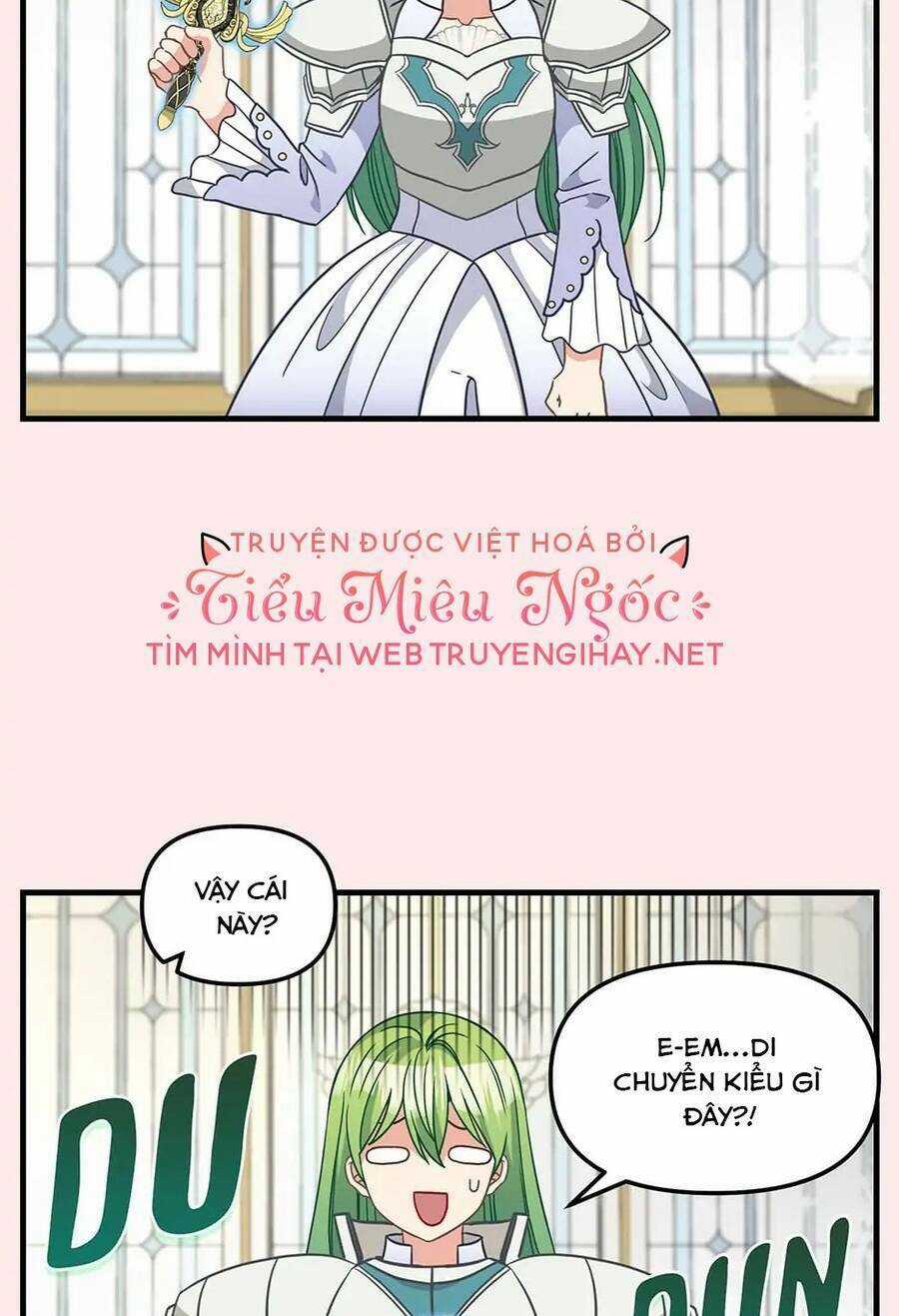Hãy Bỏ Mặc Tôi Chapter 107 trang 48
========
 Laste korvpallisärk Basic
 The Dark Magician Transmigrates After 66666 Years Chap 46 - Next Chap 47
========
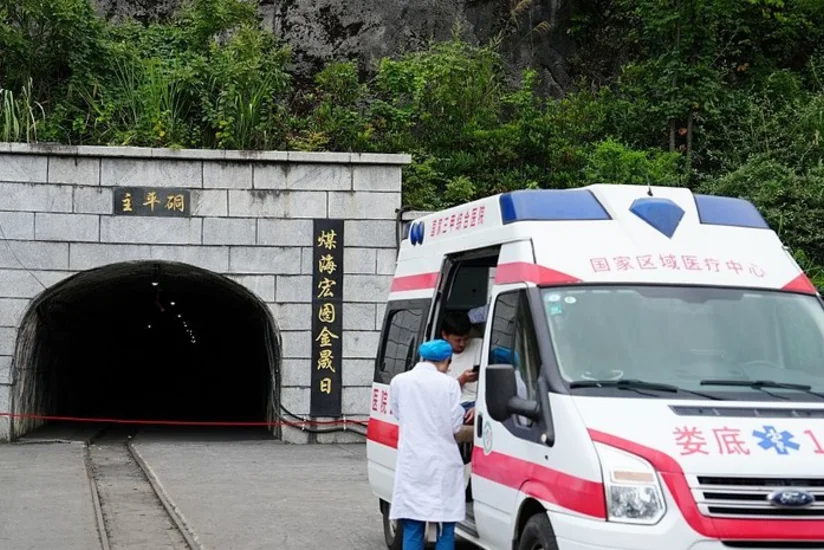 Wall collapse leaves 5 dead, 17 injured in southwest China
========
> **TRY IT**: There is a run of lines above from the one with "Laste korvpallisärk Basic" to the one with "The Dark Magician"; print exactly that run, both ends included, and nothing else.

> **COMPLETED EXERCISE**:
 Laste korvpallisärk Basic
 The Dark Magician Transmigrates After 66666 Years Chap 46 - Next Chap 47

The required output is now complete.